# [Required work]
Count the lines below that contain the word "seated", and reply with that number alone.

# [Spatial reasoning records]
-- begin --

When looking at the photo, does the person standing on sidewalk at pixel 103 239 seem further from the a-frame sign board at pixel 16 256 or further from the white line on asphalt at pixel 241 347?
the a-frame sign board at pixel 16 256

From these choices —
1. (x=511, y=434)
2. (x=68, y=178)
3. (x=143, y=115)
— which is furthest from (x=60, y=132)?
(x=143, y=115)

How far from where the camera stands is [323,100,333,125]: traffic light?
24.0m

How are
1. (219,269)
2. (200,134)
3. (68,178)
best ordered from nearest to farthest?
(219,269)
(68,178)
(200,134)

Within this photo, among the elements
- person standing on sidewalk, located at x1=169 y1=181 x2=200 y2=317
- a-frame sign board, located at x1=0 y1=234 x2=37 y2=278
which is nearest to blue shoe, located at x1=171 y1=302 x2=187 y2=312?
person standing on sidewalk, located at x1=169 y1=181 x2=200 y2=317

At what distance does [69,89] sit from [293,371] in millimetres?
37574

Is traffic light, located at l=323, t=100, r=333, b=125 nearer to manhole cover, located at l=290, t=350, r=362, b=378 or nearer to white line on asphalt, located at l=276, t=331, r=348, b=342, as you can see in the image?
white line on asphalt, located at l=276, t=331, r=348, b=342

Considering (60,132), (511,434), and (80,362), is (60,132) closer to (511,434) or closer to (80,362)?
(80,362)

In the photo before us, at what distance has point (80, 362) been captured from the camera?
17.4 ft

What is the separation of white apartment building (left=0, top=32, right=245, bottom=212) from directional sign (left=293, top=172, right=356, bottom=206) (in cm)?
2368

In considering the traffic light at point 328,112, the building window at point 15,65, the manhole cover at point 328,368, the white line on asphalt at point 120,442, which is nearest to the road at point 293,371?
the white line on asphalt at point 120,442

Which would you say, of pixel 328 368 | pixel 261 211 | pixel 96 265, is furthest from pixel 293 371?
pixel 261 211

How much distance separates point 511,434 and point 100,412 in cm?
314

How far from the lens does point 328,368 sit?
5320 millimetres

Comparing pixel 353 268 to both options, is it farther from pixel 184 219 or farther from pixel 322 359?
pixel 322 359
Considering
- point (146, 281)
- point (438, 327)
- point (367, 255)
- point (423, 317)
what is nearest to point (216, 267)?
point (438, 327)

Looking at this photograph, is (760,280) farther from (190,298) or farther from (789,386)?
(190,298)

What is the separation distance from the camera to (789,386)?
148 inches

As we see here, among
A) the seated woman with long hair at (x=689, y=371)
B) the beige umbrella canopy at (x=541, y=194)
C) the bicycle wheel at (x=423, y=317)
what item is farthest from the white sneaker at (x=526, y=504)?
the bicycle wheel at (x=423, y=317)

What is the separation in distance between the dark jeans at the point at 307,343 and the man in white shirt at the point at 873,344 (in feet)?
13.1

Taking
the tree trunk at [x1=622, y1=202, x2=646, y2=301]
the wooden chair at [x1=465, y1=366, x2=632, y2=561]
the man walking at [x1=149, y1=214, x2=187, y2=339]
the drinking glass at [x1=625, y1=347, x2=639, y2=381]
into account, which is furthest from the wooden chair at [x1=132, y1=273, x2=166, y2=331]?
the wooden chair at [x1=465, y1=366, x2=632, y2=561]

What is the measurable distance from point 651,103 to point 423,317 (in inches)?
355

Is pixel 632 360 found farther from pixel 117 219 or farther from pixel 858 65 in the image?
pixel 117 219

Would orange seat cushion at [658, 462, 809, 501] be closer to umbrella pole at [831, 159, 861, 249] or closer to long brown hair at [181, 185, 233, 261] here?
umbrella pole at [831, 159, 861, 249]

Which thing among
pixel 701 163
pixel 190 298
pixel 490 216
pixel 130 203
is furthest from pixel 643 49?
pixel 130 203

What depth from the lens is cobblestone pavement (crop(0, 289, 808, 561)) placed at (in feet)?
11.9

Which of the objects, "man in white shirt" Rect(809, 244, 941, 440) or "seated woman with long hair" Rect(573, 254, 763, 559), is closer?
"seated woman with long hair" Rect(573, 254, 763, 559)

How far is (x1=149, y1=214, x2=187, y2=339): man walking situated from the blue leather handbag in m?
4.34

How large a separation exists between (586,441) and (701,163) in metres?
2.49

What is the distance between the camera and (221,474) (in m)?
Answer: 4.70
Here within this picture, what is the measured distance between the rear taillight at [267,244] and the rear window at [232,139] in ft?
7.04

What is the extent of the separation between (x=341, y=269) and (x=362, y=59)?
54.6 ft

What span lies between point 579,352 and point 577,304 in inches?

-- end --

# [Solution]
3